Access to Health Care for Language Minorities: Kol La'briut telephone medical interpreting service as a case study
DOI:
https://doi.org/10.14456/nvts.2011.24Keywords:
access to healthcare, Ethiopian-Israeli community, linguistic minorities, medical interpreting, organizational sociology, telephone interpretingAbstract
Research shows that misunderstandings between patients and medical care-givers are common in cases where there are cultural and linguistic gaps between the two sides. Professional medical interpreting services have been in existence in a number of countries since the 1970s, but in Israel patient-provider language gaps and the need to establish professional solutions have only been recognized in the mid 1990s.
Among the linguistic-cultural minorities living in Israel today the Ethiopian community numbers some 116,000 persons. Many Ethiopian immigrants have personal and cultural baggage that make it difficult for them to adapt to life in Israel in general, and to the medical system in particular. The Tene Briut non-profit organization, which has been working since 1998 to promote health in the Ethiopian community, established the Kol La'briut ("Call for Health"): a telephone medical interpreting service. This service is aimed at “bridging the communication gaps in medical treatment and improving access to medical services for the Ethiopian community, thereby promoting better health for each individual” (Tene Briut articles of association, March 2007).

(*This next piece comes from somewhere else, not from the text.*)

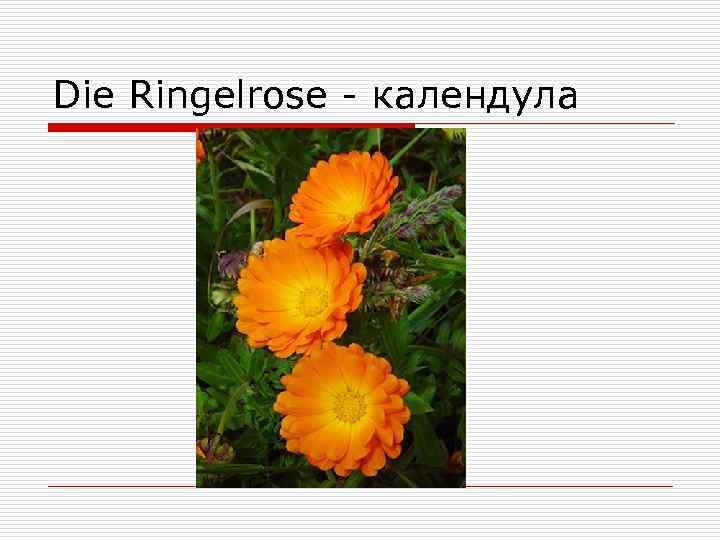 Die Ringelrose - календула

This thesis seeks to gain an in-depth understanding of the process of setting up and running a medical interpreting service, and to identify elements likely to help or hinder the functioning of language services. A qualitative research method was chosen, focusing on gaining an understanding of the process. The data analysis was based on literature in the fields of community interpreting, sociology of health, and organizational sociology.
The thesis is divided into two parts. The first (Chapters 2-4) introduces the study‟s theoretical framework. The second part (Chapters 5-8) presents and discusses the research findings. The fifth chapter deals with the steps in establishing the interpreting service from 2004 to 2008. The data analysis identified seven steps in the establishment of the Kol La‟briut interpreting service: putting the idea forward, ideas for service formats and recruiting partners, fundraising for the service, delays in service implementation, partnering with the academia and running interpreter trainings, service implementation, and organizational institutionalization.
The sixth chapter introduces both the catalysts for the establishment of the first telephone interpreting service in Israel and the factors that hampered it. Discussion of both is based on organizational theories of organizational-environmental relations.
In the seventh chapter, a comprehensive model for language access to public services in Israel is proposed, based on an analysis of the processes that brought about the establishment and operation of Kol La‟briut, and also drawing on contemporary perceptions regarding language access to public institutions in Israel and elsewhere. The model describes five phases: 1) chaos – lack of language access or partial language access only in
the public sector, 2) acknowledgement of the need to provide language access to services in the public domain, 3) establishment of a pilot interpreting service, 4) the decisive phase in which the public domain decides whether the interpreting services is to disappear, to operate in a limited format, or to be extended and institutionalized, and 5) 'spill-over' where interpreting services are perceived as part of the public sector‟s cultural competence when it comes to serving linguistic and cultural minorities.